### TASKS FOR THIS EXERCISE
• a. Write out everything in the Game & Watch history below, from "Yokoi settled on" down to "and watch display.", word for word.
• b. Answer these questions from the Game & Watch history below, marking each answer to match:
(i) Which company was the top manufacturer of LCD calculator screens?
(ii) In what month and year did Ball debut in Japan?
(iii) How many units did Fire sell in Japan?
• c. Continue the history of Nintendo's Game & Watch series below from its last sentence.

### DOCUMENT SEGMENT
The evolution of Nintendo’s Game & Watch series

After observing a Japanese salaryman playing with a calculator while travelling, Nintendo’s R&D director Gunpei Yokoi was left feeling inspired. An idea for a handheld toy sprung to mind, not for children but rather for adults to play discreetly in the palm of their hand to pass time.

Nintendo’s president Hiroshi Yamauchi realised the potential of the idea too, and after hearing Yokoi comparing the size of the potential device to that of a calculator, soon arranged for a meeting with the CEO of Sharp – the no.1 manufacturer of LCD calculator screens. The thought of an electronic device hadn’t even crossed Yokoi’s mind yet, but with Sharp interested, the project started to take shape. A microprocessor was the next component to be added to the project, a decision made after one of Yokoi’s engineers discovered the Milton Bradley Microvision – released in the US in 1979.

Yokoi settled on a device the same size as a business card – something every businessman carried. It would also feature a digital alarm clock, which were still expensive to own at the time. This would help increase the perceived value of the device while adding extra functionality. Nintendo even patented the concept of an electronic handheld device featuring both a score and watch display.  

The first Game & Watch – Ball, a simple juggling game – made its debut in Japan in April 1980, becoming the first ever toy to feature an LCD screen. Vermin, Flagman, Fire, and Judge followed in the coming months, with Judge offering a two-player mode on a single device. Featuring the first appearance of Mr. Game & Watch, Fire was the biggest selling of the original “Silver” line, clocking up 900k sales in Japan alone – far exceeding Nintendo’s expectations.

Game & Watch was a hit, and it wasn’t long until deals were struck with American, Australian, and Europe distributors to release the range outside of Japan. MEGO handled the first batch in the US, but following low sales due to poor advertising, Nintendo of America re-established control.

### AVAILABLE DATA
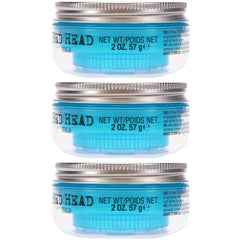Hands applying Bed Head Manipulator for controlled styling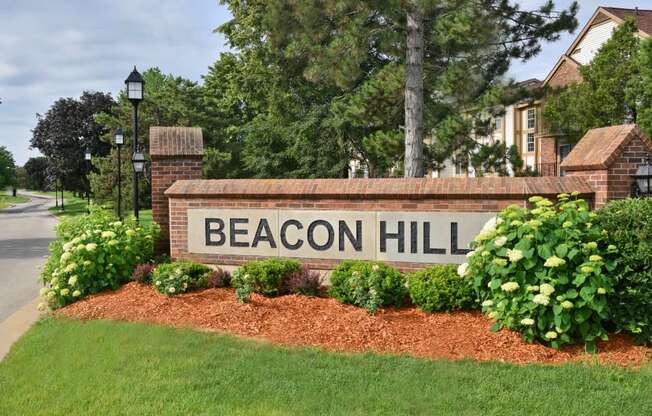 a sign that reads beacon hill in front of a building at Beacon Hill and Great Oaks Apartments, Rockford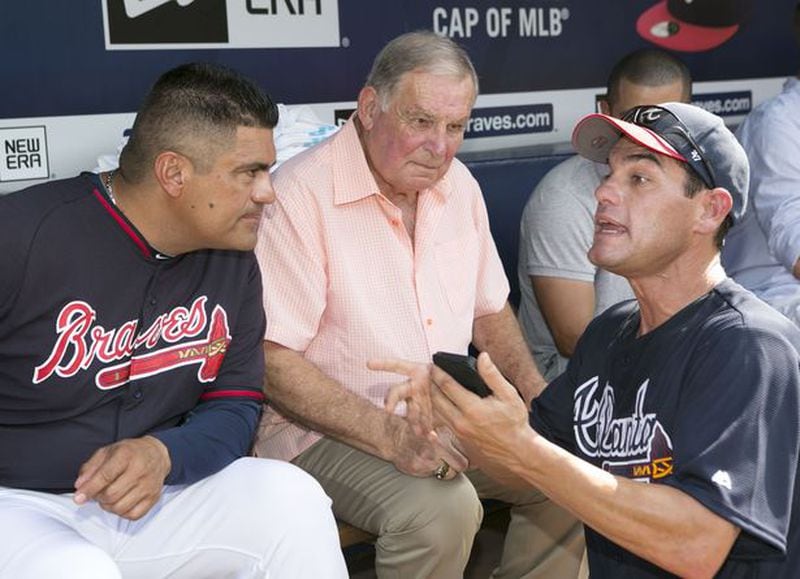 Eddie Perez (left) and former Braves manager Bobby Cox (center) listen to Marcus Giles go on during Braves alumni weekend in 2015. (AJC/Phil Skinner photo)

### ANSWERS FOR THE TASKS
• a.
Yokoi settled on a device the same size as a business card – something every businessman carried. It would also feature a digital alarm clock, which were still expensive to own at the time. This would help increase the perceived value of the device while adding extra functionality. Nintendo even patented the concept of an electronic handheld device featuring both a score and watch display.

• b.
(i) Sharp
(ii) April 1980
(iii) 900k

• c.
Coming as no surprise to anyone but Nintendo themselves, it soon transpired that children were fascinated with the concept of a handheld electronic toy – more so than adults. With a new audience in mind, brighter shell colours, cheaper price points, and bigger screens were soon implemented.

Nintendo also established Mr. Game & Watch as a mascot, while licensing Popeye, Mickey Mouse, and Snoopy. Eventually, they created games based on their own properties, including Super Mario, Donkey Kong, Balloon Fight, and Zelda.

But success always leads to competition. It wasn’t long until other Japanese manufacturers, such as Bandai and Casio, created their own electronic toys. This encouraged Nintendo to implement gimmicks and new ways to play, diversifying their line. Collectors break the Game & Watch range into ten different non-concurrent series, starting with 1980’s Silver line and ending with 1986’s Crystal Screen. Let’s see how the range evolved.  

Silver / Gold

1980’s five Game & Watch titles were made of expensive materials, including a brushed silver metal cover plate, to make them appeal more to adults than children. The second wave – released in 1981 – opted for a gold metallic plate, along with an additional alarm button and more detailed backdrops. These two lines are commonly, and unofficially, referred to as Silver and Gold.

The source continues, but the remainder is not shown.